- Directed by: Robert Greene
- Produced by: Robert Kolodny; Bennett Elliott; Peter Kline; Alex Needles;
- Cinematography: Robert Kolodny
- Edited by: Robert Greene
- Music by: Wilkie Davis Greene; Ramin Kousha;
- Production companies: WW7 Studios; Do Something Real; Field of Vision; Method M Films;
- Release date: September 3, 2026 (Venice);
- Running time: 98 minutes
- Country: United States
- Language: English

= Too Much Sugar (film) =

2026 American documentary film

Too Much Sugar is a 2026 American documentary film directed and edited by Robert Greene. It follows Ryan “Holli-wood” Hollinger, a formerly incarcerated amateur MMA fighter and father of six in Moberly, Missouri as he tries to keep his family together.

The film had its world premiere in the Orizzonti section of the 83rd Venice International Film Festival on September 3, 2026.

==Synopsis==
An affectionate portrait of a working class family in a Missouri town. An exuberant, if not overbearing, Ryan Holliger works construction with his best friend Michael "AccRite" Midgyett. Holliger spent six years of his life in prison and has amassed six children by five different women, by, in his own words "being a loose canon". Midgyett is mourning the loss of his own son, at the hands of gun violence. The film explains in text at the start that Robert Greene met Holliger at a basketball game both of their sons were playing in. Ryan has long wanted to make a movie based on his family life. Greene agreed to help in as well as document the process. Ryan's long suffering partner Amanda Sanner is also featured in the film as well as Ryan's sons, Tray, Gavin, Hank and Wade as well as his sole daughter Bonnie. Throughout the course of the film, Ryan and AccRite write scenes for fictional films that the documentarians then capture for them. The personal and cinematic drama escalates as both Ryan and AccRite struggle to keep their families together.

== Cast ==

- Ryan Holliger
- Michael Midgyett
- Amanda Sanner
- Gavin Jones
- Wayde Holliger
- Bonnie Holliger
- Hank Holliger
- Tray Martin
- Candy Woods
- Ashley Long
- Auveon Jackson

==Production==

=== Development ===
According to Robert Greene, the film is the next step in the collaborative, therapeutic documentary cinema developed by he and his filmmaking team, primarily his long time producer Bennett Elliott and oft-collaborator Robert Kolodny. The film was shot in and around the town of Moberly, Missouri over the course of the year. Throughout the film the seasons change as the family continues to struggle through their daily lives. Greene said of the energy in the film, "His energy is just so aggressive and forward-moving. I think we were simply trying to capture what he brings to the table, and that energy is represented in the way we shot it, the way we edited it, and the way we brought everything to life".

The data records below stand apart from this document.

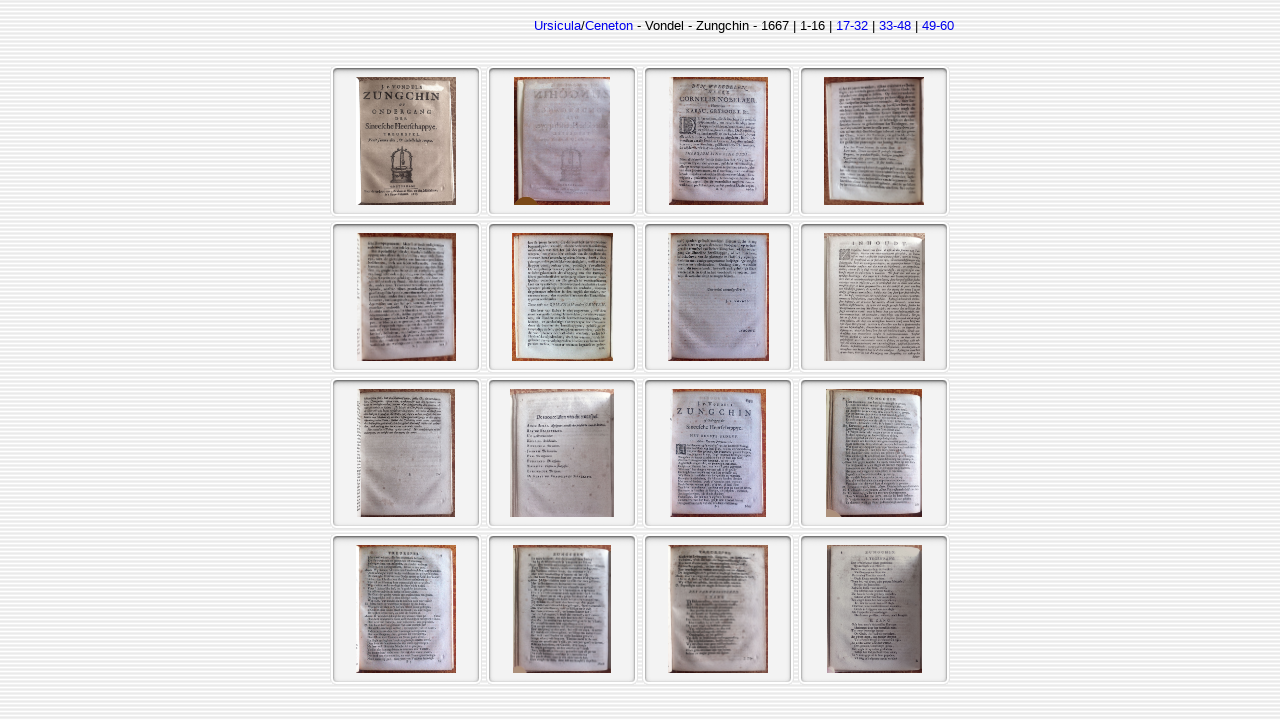

--- FILE ---
content_type: text/html
request_url: https://www.let.leidenuniv.nl/Dutch/Ceneton/Facsimiles/VondelZungchin1667/index.htm
body_size: 535
content:
<html><head><!-- Author: Antonius Harmsen (A.J.E.Harmsen@let.leidenuniv.nl) --><style type="text/css"><!-- A { text-decoration:none } --></style><title>Vondel - Zungchin - 1667</title></head><body background="assets/stripes.gif"><table border=0 cellpadding=0 cellspacing=10 align="center"><tr><td align="right"><font size="2" face="Verdana, Arial, Helvetica, sans-serif"><a href="../../../Renaissance/Ursicula.html">Ursicula</a>/<a href="../../index.html#ursicula">Ceneton</a> - Vondel - Zungchin - 1667 | 1-16 | <a href="index2.htm">17-32</a> | <a href="index3.htm">33-48</a> | <a href="index4.htm">49-60</a></font></td></tr><tr><td align="center"><br><table border=0 cellpadding=0 cellspacing=4><tr><td align=center background="assets/well.gif" width=152 height=152><a href="source/VondelZungchin1667a01.htm"><img src="preview/VondelZungchin1667a01.jpg" alt="VondelZungchin1667a01" width="100" height="128" border="0"></a></td><td align=center background="assets/well.gif" width=152 height=152><a href="source/VondelZungchin1667a02.htm"><img src="preview/VondelZungchin1667a02.jpg" alt="VondelZungchin1667a02" width="96" height="128" border="0"></a></td><td align=center background="assets/well.gif" width=152 height=152><a href="source/VondelZungchin1667a03.htm"><img src="preview/VondelZungchin1667a03.jpg" alt="VondelZungchin1667a03" width="99" height="128" border="0"></a></td><td align=center background="assets/well.gif" width=152 height=152><a href="source/VondelZungchin1667a04.htm"><img src="preview/VondelZungchin1667a04.jpg" alt="VondelZungchin1667a04" width="100" height="128" border="0"></a></td></tr><tr><td align=center background="assets/well.gif" width=152 height=152><a href="source/VondelZungchin1667a05.htm"><img src="preview/VondelZungchin1667a05.jpg" alt="VondelZungchin1667a05" width="99" height="128" border="0"></a></td><td align=center background="assets/well.gif" width=152 height=152><a href="source/VondelZungchin1667a06.htm"><img src="preview/VondelZungchin1667a06.jpg" alt="VondelZungchin1667a06" width="101" height="128" border="0"></a></td><td align=center background="assets/well.gif" width=152 height=152><a href="source/VondelZungchin1667a07.htm"><img src="preview/VondelZungchin1667a07.jpg" alt="VondelZungchin1667a07" width="101" height="128" border="0"></a></td><td align=center background="assets/well.gif" width=152 height=152><a href="source/VondelZungchin1667a08.htm"><img src="preview/VondelZungchin1667a08.jpg" alt="VondelZungchin1667a08" width="101" height="128" border="0"></a></td></tr><tr><td align=center background="assets/well.gif" width=152 height=152><a href="source/VondelZungchin1667p01.htm"><img src="preview/VondelZungchin1667p01.jpg" alt="VondelZungchin1667p01" width="98" height="128" border="0"></a></td><td align=center background="assets/well.gif" width=152 height=152><a href="source/VondelZungchin1667p02.htm"><img src="preview/VondelZungchin1667p02.jpg" alt="VondelZungchin1667p02" width="104" height="128" border="0"></a></td><td align=center background="assets/well.gif" width=152 height=152><a href="source/VondelZungchin1667p03.htm"><img src="preview/VondelZungchin1667p03.jpg" alt="VondelZungchin1667p03" width="96" height="128" border="0"></a></td><td align=center background="assets/well.gif" width=152 height=152><a href="source/VondelZungchin1667p04.htm"><img src="preview/VondelZungchin1667p04.jpg" alt="VondelZungchin1667p04" width="96" height="128" border="0"></a></td></tr><tr><td align=center background="assets/well.gif" width=152 height=152><a href="source/VondelZungchin1667p05.htm"><img src="preview/VondelZungchin1667p05.jpg" alt="VondelZungchin1667p05" width="100" height="128" border="0"></a></td><td align=center background="assets/well.gif" width=152 height=152><a href="source/VondelZungchin1667p06.htm"><img src="preview/VondelZungchin1667p06.jpg" alt="VondelZungchin1667p06" width="98" height="128" border="0"></a></td><td align=center background="assets/well.gif" width=152 height=152><a href="source/VondelZungchin1667p07.htm"><img src="preview/VondelZungchin1667p07.jpg" alt="VondelZungchin1667p07" width="100" height="128" border="0"></a></td><td align=center background="assets/well.gif" width=152 height=152><a href="source/VondelZungchin1667p08.htm"><img src="preview/VondelZungchin1667p08.jpg" alt="VondelZungchin1667p08" width="95" height="128" border="0"></a></td></tr></table></font></td></tr></table></body></html>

The film finds Robert Greene continuing down the path of utilizing therapy and collaboration as a cinematic tool.

=== Filming ===
The film was shot using bare bones equipment and staging scenes with natural light, mirrors, foil, mylar and construction site work lights. Producer and cinematographer Robert Kolodny stated "Too Much Sugar was shot using tools of necessity and limitation, and this is a good thing. A joyous thing. We had no budget for this film — not hyperbolic, quite literal."

=== Title ===
The title comes from when Holliger was a hyperactive child and adolescent, "having fights on every street corner" and his mother told him , "Boy, you have too much sugar".

==Release==
The film had its world premiere at the 83rd Venice International Film Festival on September 3, 2026, as part of the Orizzonti section. Cinetic Media will handle sales.

==Reception==
Reviews for the film were primarily positive with many critics praising the human and collaboration of the film, with Guy Lodge from Variety writing, "As Greene gives each participant liberty to make a short film of their choosing, and edits the results into a single spiraling, shape-shifting family portrait."

Other reviews focused on the hybrid nature of the film, with Matt Zoller Seitz writing for RogerEbert.com saying that "Calling filmmaker Robert Greene and his regular cinematographer Robert Kolodny documentarians doesn’t feel quite right. But there isn’t another word that precisely describes the merger of fiction, nonfiction, experimentation, and social work that has defined so much of their output."